= Darian Forbes =

Darian Forbes (born 3 May 1984) is a sprinter from Turks and Caicos Islands who specializes in the 200 metres.

==Early life==
Grew up in Grand Turk, Turks and Caicos Islands. He became the top sprinter throughout Inter-High, Inter-School, Annual Relays Competitions, competing for the H.J. Robinson High School.

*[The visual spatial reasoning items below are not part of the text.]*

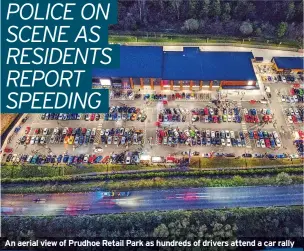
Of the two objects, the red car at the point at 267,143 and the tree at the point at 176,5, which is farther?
the tree at the point at 176,5

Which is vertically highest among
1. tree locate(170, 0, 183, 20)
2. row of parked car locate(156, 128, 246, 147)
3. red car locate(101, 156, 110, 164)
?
tree locate(170, 0, 183, 20)

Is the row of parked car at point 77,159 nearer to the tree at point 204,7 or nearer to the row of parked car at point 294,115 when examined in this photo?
the row of parked car at point 294,115

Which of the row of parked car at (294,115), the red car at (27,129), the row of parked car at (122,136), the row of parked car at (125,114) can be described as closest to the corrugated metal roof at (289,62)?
the row of parked car at (294,115)

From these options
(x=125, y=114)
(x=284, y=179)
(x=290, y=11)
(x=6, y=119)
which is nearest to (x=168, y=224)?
(x=284, y=179)

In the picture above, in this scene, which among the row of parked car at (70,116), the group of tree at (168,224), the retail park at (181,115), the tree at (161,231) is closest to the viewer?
the tree at (161,231)

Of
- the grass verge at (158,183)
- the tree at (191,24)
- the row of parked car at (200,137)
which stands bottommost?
the grass verge at (158,183)

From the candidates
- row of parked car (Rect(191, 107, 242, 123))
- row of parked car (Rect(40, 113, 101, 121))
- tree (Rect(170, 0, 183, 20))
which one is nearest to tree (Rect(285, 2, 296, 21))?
tree (Rect(170, 0, 183, 20))

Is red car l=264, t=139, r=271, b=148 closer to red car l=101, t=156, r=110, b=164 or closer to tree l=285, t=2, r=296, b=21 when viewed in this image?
red car l=101, t=156, r=110, b=164
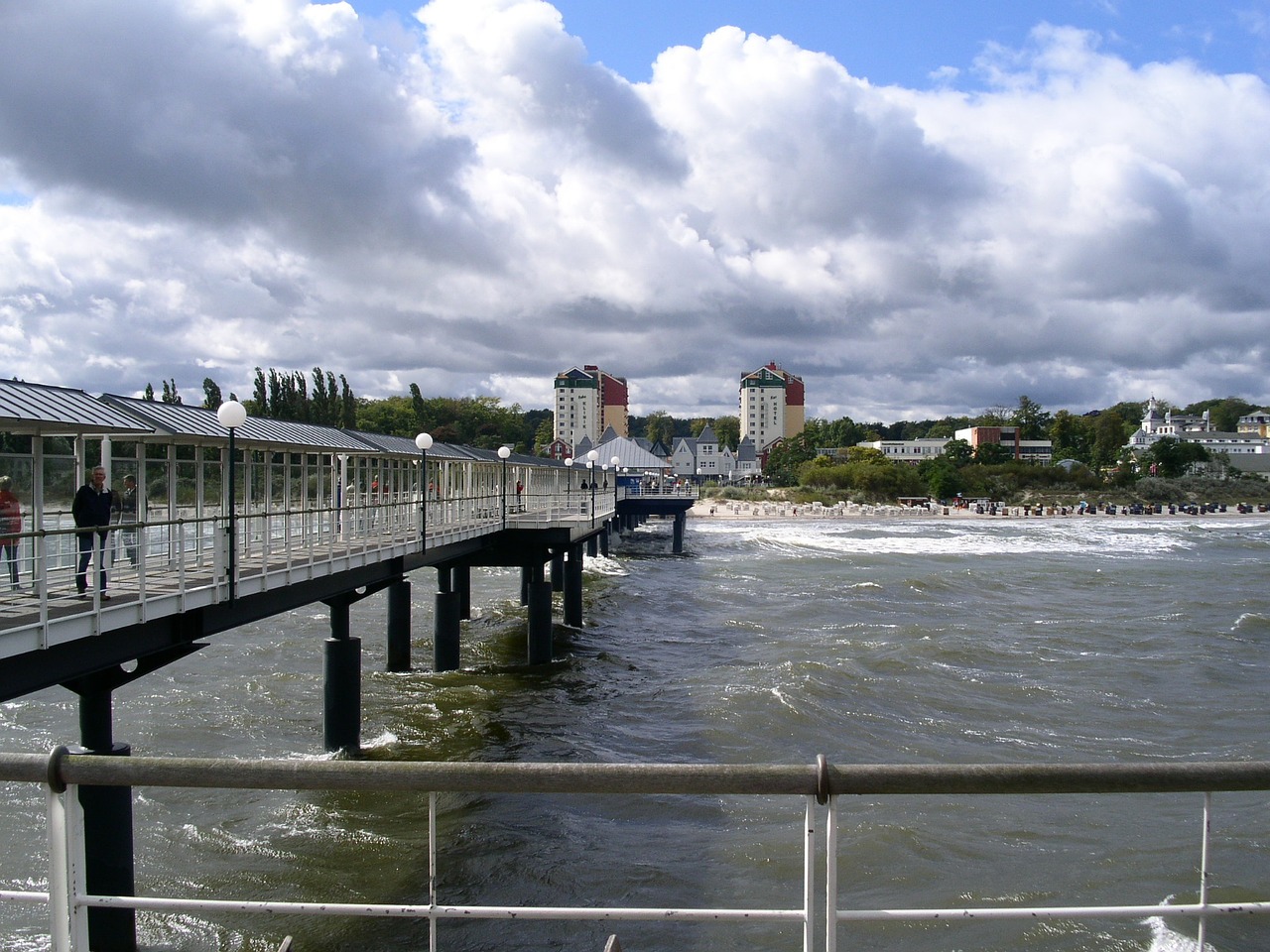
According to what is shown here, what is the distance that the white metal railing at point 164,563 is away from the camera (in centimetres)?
866

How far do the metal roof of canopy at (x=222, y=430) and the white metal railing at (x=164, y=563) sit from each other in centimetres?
122

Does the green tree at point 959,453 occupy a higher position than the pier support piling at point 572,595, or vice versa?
the green tree at point 959,453

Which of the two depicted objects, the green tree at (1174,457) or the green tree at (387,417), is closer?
the green tree at (387,417)

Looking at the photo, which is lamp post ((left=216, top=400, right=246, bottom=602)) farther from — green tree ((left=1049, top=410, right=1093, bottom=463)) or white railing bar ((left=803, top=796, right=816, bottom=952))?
green tree ((left=1049, top=410, right=1093, bottom=463))

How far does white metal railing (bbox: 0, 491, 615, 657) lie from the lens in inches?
341

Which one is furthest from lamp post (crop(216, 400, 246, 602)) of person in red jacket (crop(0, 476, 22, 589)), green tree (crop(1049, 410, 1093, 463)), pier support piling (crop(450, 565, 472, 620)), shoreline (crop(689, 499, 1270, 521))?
green tree (crop(1049, 410, 1093, 463))

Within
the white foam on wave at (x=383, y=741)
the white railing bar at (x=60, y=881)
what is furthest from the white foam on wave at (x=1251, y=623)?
the white railing bar at (x=60, y=881)

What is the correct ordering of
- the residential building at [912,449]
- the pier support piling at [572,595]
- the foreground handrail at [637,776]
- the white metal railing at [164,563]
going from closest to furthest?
the foreground handrail at [637,776]
the white metal railing at [164,563]
the pier support piling at [572,595]
the residential building at [912,449]

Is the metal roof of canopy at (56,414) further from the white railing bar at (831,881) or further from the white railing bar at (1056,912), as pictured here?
the white railing bar at (1056,912)

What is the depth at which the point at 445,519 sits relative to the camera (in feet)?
78.1

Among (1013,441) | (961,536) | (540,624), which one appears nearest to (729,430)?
(1013,441)

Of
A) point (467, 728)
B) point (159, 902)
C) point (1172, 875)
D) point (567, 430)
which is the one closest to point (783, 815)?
Answer: point (1172, 875)

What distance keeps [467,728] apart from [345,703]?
294 centimetres

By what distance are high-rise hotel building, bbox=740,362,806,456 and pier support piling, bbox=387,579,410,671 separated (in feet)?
515
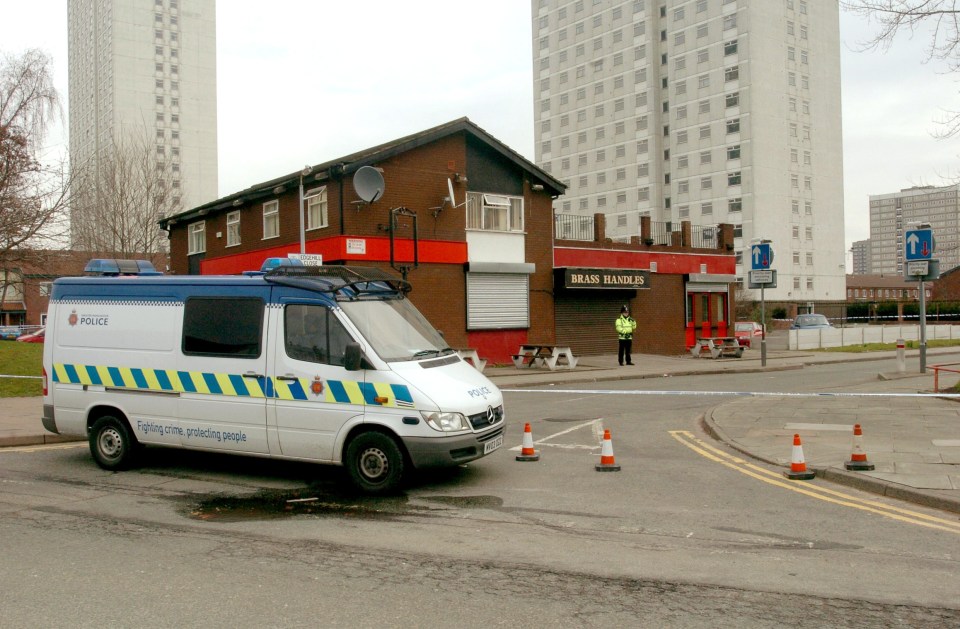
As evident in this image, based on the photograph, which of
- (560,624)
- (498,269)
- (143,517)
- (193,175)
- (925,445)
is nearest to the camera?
(560,624)

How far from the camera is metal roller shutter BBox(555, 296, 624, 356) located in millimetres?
28844

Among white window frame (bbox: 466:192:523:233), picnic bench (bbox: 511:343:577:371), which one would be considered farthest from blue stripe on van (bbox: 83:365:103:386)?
white window frame (bbox: 466:192:523:233)

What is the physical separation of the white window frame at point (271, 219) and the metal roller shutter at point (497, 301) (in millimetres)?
6742

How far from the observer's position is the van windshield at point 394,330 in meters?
8.38

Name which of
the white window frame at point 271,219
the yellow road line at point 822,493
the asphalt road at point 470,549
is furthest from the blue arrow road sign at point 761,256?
the asphalt road at point 470,549

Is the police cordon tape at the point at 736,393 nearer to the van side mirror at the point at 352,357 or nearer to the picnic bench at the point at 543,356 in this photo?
the picnic bench at the point at 543,356

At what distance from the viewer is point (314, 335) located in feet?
27.7

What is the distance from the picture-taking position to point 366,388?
8.08 metres

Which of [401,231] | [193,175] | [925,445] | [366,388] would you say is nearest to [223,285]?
[366,388]

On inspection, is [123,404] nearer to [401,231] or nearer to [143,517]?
[143,517]

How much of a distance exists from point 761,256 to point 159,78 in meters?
98.2

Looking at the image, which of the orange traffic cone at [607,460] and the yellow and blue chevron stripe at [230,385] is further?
the orange traffic cone at [607,460]

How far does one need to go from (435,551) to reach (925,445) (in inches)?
279

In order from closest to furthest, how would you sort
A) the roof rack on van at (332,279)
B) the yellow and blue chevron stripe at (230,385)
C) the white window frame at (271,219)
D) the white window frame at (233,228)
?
1. the yellow and blue chevron stripe at (230,385)
2. the roof rack on van at (332,279)
3. the white window frame at (271,219)
4. the white window frame at (233,228)
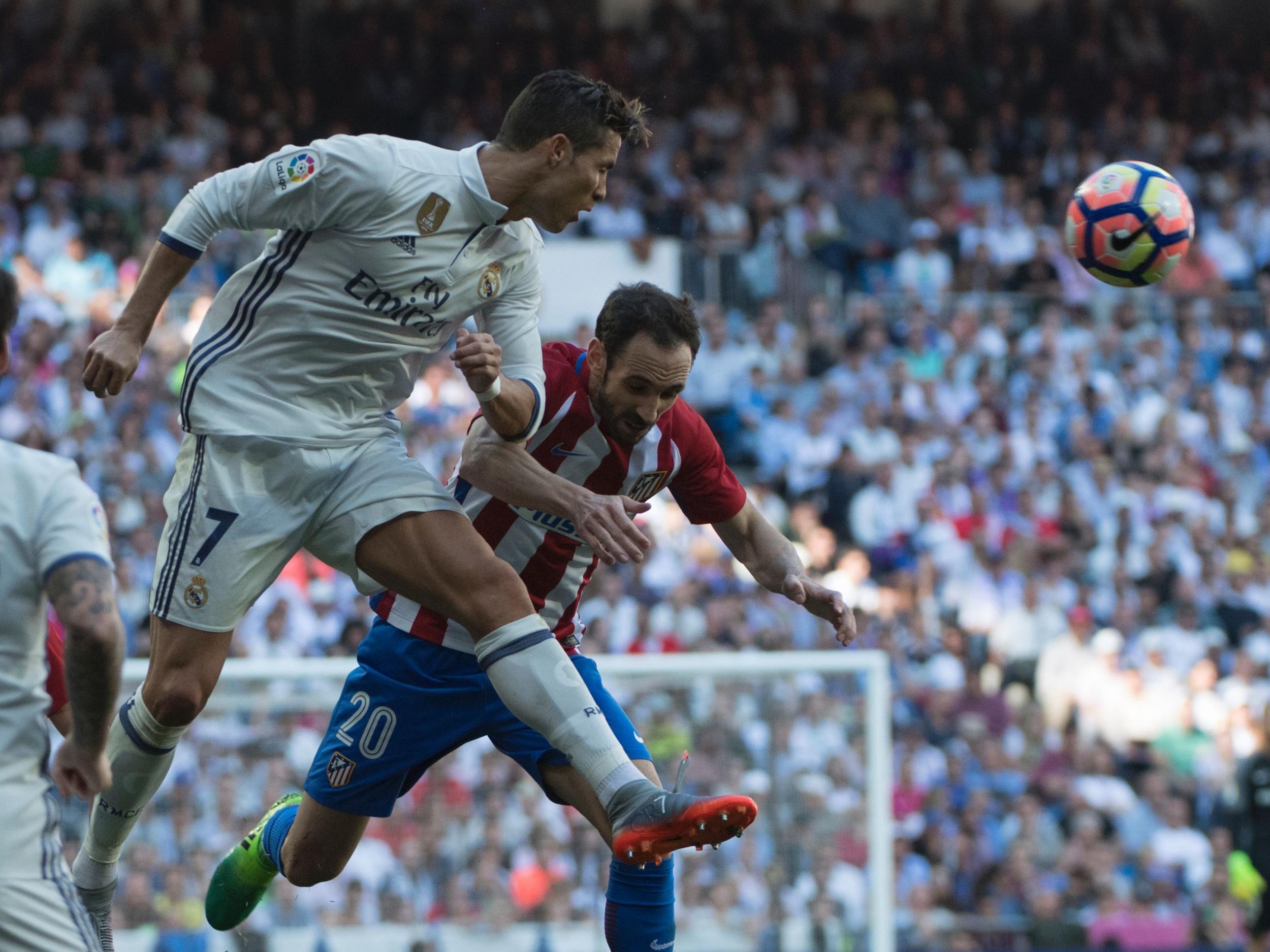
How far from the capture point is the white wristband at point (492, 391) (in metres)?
4.81

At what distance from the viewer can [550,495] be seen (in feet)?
16.4

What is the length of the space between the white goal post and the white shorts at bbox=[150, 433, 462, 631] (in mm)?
3565

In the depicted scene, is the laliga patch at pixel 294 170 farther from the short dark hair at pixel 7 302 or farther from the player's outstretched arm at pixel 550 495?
the short dark hair at pixel 7 302

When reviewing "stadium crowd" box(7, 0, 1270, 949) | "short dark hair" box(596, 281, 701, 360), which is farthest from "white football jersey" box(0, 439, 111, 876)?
"stadium crowd" box(7, 0, 1270, 949)

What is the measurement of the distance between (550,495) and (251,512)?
0.93m

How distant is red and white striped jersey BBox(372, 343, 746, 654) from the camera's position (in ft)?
17.7

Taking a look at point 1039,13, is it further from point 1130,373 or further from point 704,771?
point 704,771

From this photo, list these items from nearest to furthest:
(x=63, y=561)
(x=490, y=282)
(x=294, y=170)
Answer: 1. (x=63, y=561)
2. (x=294, y=170)
3. (x=490, y=282)

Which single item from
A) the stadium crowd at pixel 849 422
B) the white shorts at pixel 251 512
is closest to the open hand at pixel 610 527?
the white shorts at pixel 251 512

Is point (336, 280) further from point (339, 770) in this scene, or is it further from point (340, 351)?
point (339, 770)

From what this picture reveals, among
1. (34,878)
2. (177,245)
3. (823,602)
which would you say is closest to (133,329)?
(177,245)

After graduating he went to college to further his athletic passion.

==Athletic career==
He participated at the 2002 World Junior Championships, the 2003 World Championships and the 2006 Commonwealth Games.

His personal best times:

(Outdoor)
100m - 10.46 seconds on 15 May 2005 in St. Charles, Missouri;
200m - 21.05 seconds on 8 July 2006 in Santo Domingo

(Indoor)
60m - 6.97 seconds on 6 February 2004 in Warrensburg, MO;
200m - 21.86 seconds on 10 March 2006 in Roxbury, MA;
400m - 50.12 seconds on 3 February 2006 in Bloomington, IN

== Personal life ==
Darian Forbes teaches as a sports teacher at the Enid Capron Primary School.
Darian Forbes is now a Facility Manager at the TCI Sports Commission.